The Financial Ombudsman Service has confirmed it will reduce the number of free cases available in order to cut its cost base - despite concerns about the proposal.
The Fos also said its cost base for 2022-23 would be smaller than expected - £291.7mn rather than the £293.8m it had forecast.
But this will still be an increase of 18 per cent on the £249.4mn levied for the current year.
The Fos said it expected to fund this through a levy increase of £10m to £106m and cuts to its cost base.
Alongside this, Fos will aim to raise £11m by reducing free cases against firms to pre‑PPI levels from 25 to three and reducing free cases for group firms from 50 to 15.
As part of the consultation, only two companies - an insurer and a consumer group - explicitly supported the proposal to cut free cases.
Some felt they needed more information behind this decision, and to justify such a major change and increase in funding and 20 firms commented on the proposals, with 19 expressing concern.
The Fos said the majority of all other responses were concerned about its implications, especially to the cost burden and pressure on smaller firms, community development financial institutions, and on those who generate the fewest cases.
However, despite the range of feedback on all of the proposals, the Fos said given the scale of the changes set out in its action plan, and the investment required to deliver on that, it has decided to implement the proposals consulted on.
These changes will take effect from April 1, 2022.
The Fos also announced that the voluntary jurisdiction levy, for firms choosing to be covered by the service, will raise £700,000 next year rather than the previously proposed £950,000.
In the consultation paper in December, the Fos said it anticipated dealing with fewer complaints under voluntary jurisdiction in 2022-23, which would lead to it raising a lower overall levy.
In its consultation last year the Fos anticipated keeping the tariff rates the same as last year and estimated it would receive £950,000 from this levy.
But in its plan and budget for 2022-23 published today (March 30) it has now revised this down to £700,000. This is not only a reduction on its proposals - it is a fall from the £760,000 raised this year.
The Fos said the fall in complaints under this regime was due to the introduction of the Financial Conduct Authority’s temporary permissions regime, which came into force on December 31, 2020 due to Brexit.
Nausicaa Delfas, chief executive and chief ombudsman at the Fos, said: “In the last financial year, we took significant steps to put the Financial Ombudsman Service on a better path for the future.
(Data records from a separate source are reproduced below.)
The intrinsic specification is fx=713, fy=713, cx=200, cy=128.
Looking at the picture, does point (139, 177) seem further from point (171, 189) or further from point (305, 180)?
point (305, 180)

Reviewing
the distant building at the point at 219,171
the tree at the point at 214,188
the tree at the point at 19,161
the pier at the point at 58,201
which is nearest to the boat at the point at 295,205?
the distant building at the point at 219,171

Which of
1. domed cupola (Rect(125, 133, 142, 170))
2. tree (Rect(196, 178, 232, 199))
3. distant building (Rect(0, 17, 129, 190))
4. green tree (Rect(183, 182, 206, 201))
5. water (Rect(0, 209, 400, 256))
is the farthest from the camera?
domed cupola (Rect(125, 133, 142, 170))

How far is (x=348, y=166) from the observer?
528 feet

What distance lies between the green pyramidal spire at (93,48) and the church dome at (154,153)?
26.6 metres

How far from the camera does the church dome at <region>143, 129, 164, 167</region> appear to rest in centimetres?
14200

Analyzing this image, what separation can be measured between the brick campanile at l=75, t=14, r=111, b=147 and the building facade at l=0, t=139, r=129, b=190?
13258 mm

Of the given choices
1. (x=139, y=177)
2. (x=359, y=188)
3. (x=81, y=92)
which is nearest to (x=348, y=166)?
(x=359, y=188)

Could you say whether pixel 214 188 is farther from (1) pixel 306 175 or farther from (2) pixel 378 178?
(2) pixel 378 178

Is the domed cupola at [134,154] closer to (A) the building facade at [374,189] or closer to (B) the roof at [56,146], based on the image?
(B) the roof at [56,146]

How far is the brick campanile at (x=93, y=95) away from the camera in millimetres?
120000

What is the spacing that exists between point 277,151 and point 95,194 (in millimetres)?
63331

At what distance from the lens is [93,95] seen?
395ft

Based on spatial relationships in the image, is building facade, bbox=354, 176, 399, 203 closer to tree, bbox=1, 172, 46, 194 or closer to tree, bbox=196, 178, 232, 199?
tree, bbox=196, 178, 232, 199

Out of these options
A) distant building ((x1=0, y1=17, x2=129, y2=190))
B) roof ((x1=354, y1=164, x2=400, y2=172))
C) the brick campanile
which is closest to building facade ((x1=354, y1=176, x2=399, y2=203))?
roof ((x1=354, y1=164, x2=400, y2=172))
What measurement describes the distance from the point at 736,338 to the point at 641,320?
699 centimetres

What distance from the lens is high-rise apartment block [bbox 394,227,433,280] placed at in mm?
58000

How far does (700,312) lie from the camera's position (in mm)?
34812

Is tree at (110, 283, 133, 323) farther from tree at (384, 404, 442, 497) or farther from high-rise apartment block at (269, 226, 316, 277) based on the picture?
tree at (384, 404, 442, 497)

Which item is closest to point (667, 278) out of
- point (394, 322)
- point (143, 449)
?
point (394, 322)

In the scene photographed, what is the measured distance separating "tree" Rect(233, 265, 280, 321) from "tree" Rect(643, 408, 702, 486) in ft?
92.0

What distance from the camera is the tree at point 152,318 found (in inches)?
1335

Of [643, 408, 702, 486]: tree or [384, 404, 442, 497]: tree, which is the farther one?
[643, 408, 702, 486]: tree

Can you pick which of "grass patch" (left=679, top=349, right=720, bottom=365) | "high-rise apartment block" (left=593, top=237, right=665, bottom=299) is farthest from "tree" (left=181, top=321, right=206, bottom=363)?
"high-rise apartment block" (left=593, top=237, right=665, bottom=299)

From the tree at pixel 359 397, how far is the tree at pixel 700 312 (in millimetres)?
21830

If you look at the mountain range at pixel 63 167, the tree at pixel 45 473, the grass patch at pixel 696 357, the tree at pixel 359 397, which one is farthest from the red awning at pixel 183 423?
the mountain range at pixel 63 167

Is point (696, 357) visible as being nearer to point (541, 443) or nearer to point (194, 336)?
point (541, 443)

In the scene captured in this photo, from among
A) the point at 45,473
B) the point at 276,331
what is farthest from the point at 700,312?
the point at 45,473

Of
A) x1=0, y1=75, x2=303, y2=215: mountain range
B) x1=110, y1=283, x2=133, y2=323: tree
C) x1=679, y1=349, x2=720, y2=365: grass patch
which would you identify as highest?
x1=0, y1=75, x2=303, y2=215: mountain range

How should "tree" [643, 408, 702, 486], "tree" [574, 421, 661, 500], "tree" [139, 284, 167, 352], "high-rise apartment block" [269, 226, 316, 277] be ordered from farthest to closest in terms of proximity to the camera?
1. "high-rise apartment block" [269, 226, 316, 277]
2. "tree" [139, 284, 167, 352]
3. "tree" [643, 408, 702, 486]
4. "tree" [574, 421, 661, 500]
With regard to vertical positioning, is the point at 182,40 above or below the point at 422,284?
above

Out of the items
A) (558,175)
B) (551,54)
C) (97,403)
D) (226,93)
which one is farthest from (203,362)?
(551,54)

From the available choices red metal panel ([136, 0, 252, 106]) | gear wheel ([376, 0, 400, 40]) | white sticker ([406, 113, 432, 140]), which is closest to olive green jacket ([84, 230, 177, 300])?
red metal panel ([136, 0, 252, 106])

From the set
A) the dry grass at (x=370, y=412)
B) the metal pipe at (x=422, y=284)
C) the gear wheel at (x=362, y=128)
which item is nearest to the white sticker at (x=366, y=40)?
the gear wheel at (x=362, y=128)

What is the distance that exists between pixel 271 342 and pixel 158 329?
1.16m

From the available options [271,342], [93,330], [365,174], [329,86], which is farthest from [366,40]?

We published our action plan, together with our periodic review, and have been driving down our backlog of cases.
“In the next financial year, we will be investing to make a step change in performance, by developing our technologies and implementing our new operating model. The changes we make will help deliver a better service for all our customers and will allow the organisation to become financially sustainable for the future.”